The final years of his reign, dominated by his infatuation with the consort Yang Guifei and the rise of the frontier general An Lushan, ended in the catastrophic An Lushan Rebellion of 755 AD — a civil war that killed tens of millions, permanently weakened the Tang state, and effectively ended China's dominance over the Central Asian Silk Road.


Rise to Power

Li Longji was a grandson of Empress Wu Zetian and the son of Emperor Ruizong. He came of age during the turbulent decade following Wu Zetian's forced abdication in 705 AD, a period marked by rapid succession, court intrigue, and the dominance of Empress Wei — who poisoned her husband Emperor Zhongzong in 710 AD and attempted to seize power in imitation of Wu Zetian.

In 710 AD, the twenty-five-year-old Li Longji led a palace coup that killed Empress Wei and her faction, restoring his father Ruizong to the throne. He was made crown prince in recognition of his role. In 712 AD, Ruizong abdicated in his favor. The experience of political violence and court conspiracy in his formative years gave Xuanzong a lasting appreciation for loyalty and a corresponding vulnerability to favorites he trusted — a dynamic that would define both the success and the catastrophe of his long reign.


Rule and Achievements

  • Oversaw the Kaiyuan era (713–741 AD), considered the political and cultural zenith of Tang civilization, with stable governance, population growth, and filled state granaries
  • Rebuilt Tang military dominance on all four frontiers, conducting successful campaigns against the Tibetan Empire, the Türgesh, the Khitan, and various Central Asian polities
  • Received acknowledgment as Tian Kehan from Turkic and Central Asian peoples as Tang prestige was restored following the post-Wu Zetian instability
  • Founded the Hanlin Academy in 738 AD, an institution that became the pre-eminent center of imperial scholarship and draftsmanship for subsequent dynasties
  • Established the Pear Garden imperial music academy, patronizing performance arts and personally composing music that entered the classical repertoire
  • Reformed the Tang bureaucracy, streamlining administration and producing efficient governance through capable chief ministers including Yao Chong, Song Jing, and Zhang Jiuling
  • Commissioned a national census and land survey that produced the most detailed demographic picture of Tang China to that point
  • Defeated the Arab-led Umayyad advance at the Battle of Aksu (717 AD), maintaining Tang influence in the Tarim Basin

Legacy

Emperor Xuanzong's reign is remembered as both the greatest height and the most devastating fall in Tang history. The Kaiyuan era produced an outpouring of culture — the poets Li Bai and Du Fu both lived through his reign — that became the defining moment of classical Chinese literary civilization. The Tang of Xuanzong was the model the Chinese literati would invoke for centuries when imagining an age of cultural splendor.
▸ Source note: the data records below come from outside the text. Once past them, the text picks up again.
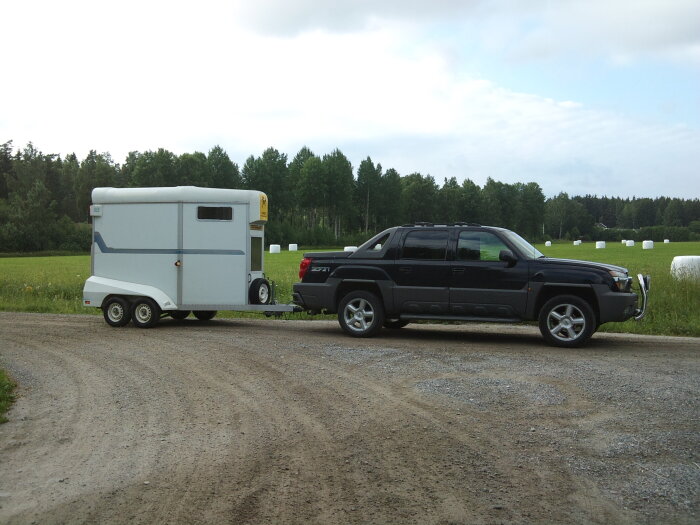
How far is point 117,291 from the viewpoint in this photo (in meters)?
14.1

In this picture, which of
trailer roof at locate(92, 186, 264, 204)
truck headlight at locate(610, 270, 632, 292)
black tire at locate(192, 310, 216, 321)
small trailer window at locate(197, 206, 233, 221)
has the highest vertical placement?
trailer roof at locate(92, 186, 264, 204)

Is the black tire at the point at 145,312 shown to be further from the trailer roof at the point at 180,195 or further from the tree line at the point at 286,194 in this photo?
the tree line at the point at 286,194

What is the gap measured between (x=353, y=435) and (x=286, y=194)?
10451 cm

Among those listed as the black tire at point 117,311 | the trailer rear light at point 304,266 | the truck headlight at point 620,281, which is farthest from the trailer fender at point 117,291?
the truck headlight at point 620,281

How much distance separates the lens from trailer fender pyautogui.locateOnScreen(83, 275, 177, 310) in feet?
45.4

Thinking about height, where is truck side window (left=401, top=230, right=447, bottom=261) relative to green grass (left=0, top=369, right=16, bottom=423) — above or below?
above

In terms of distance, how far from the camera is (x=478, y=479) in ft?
16.2

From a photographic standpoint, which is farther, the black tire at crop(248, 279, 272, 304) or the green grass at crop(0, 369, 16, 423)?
the black tire at crop(248, 279, 272, 304)

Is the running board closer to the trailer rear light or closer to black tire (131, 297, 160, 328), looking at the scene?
the trailer rear light

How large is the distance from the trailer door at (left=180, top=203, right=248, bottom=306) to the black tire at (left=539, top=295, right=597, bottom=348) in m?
5.85

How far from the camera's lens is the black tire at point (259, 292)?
1378 centimetres

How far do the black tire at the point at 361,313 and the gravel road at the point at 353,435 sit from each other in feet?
3.74

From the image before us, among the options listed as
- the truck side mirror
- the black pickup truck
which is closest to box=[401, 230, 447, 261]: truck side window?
the black pickup truck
The An Lushan Rebellion, which began in 755 AD, shattered that world permanently. Xuanzong fled the capital Chang'an, his beloved Yang Guifei was killed by his own troops on the road, and he spent his final years as a ceremonial figure stripped of real power, living under his son's reign. The rebellion's devastation — demographic, institutional, and psychological — marked a turning point from which the Tang never fully recovered.

Within the Qaghan tradition, Xuanzong represents the final moment at which the Tian Kehan title carried genuine operational authority over the steppe world. The An Lushan Rebellion, fought largely with non-Chinese frontier armies whose loyalty to their generals exceeded their loyalty to the Tang court, demonstrated that the mechanisms sustaining Tang paramount power over the nomadic world had rotted from within. After Xuanzong, the Heavenly Qaghan would be a memory and a ceremonial aspiration rather than a living institution.